Instructions for the task — The answer must be an exact copy of the entries that follow, with all images removed.

(Stored items)
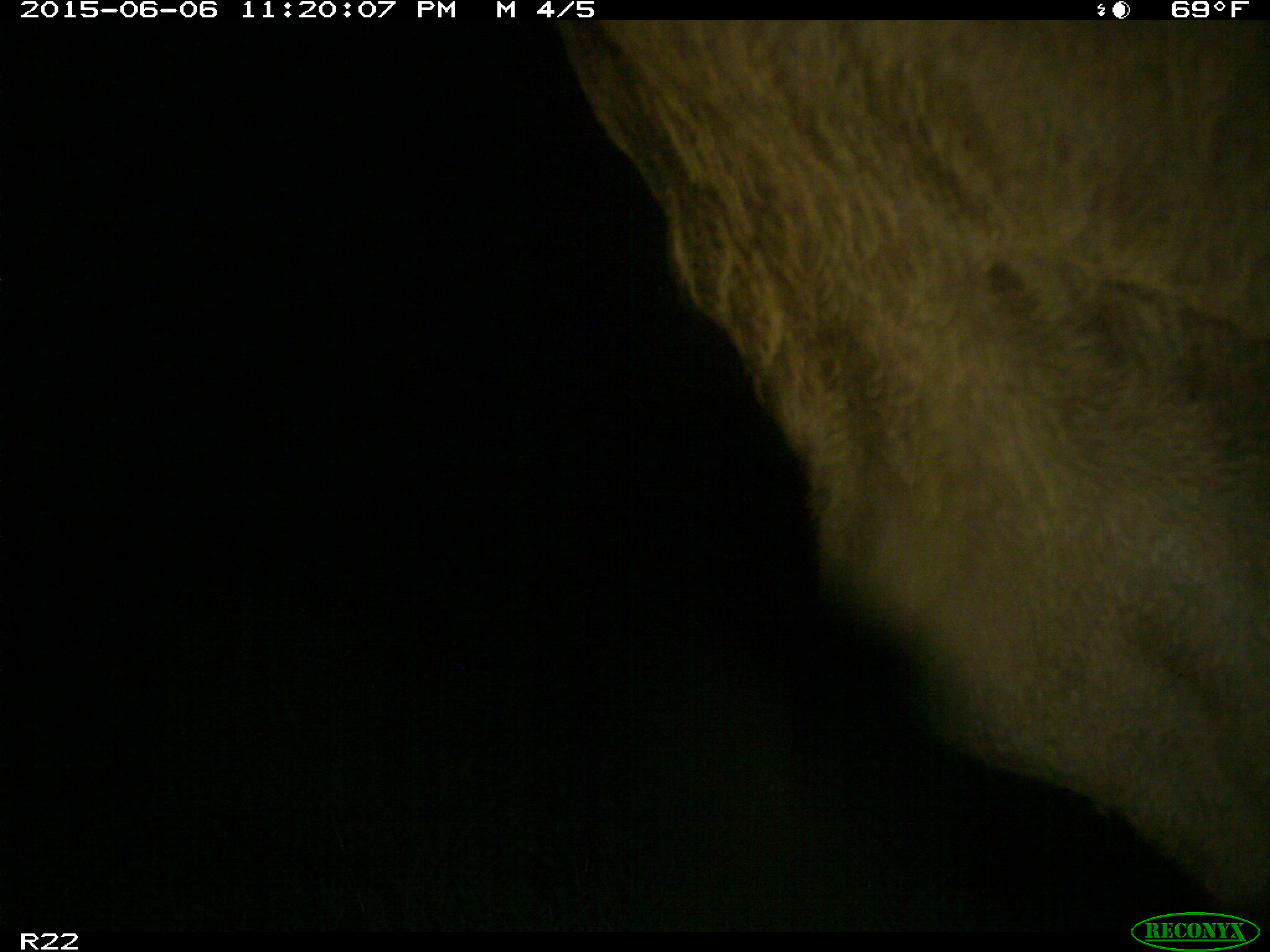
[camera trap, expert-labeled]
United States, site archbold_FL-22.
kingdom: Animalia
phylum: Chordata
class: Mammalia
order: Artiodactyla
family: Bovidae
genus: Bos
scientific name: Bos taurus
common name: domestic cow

Answer for this exercise —
[camera trap, expert-labeled]
United States, site archbold_FL-22.
kingdom: Animalia
phylum: Chordata
class: Mammalia
order: Artiodactyla
family: Bovidae
genus: Bos
scientific name: Bos taurus
common name: domestic cow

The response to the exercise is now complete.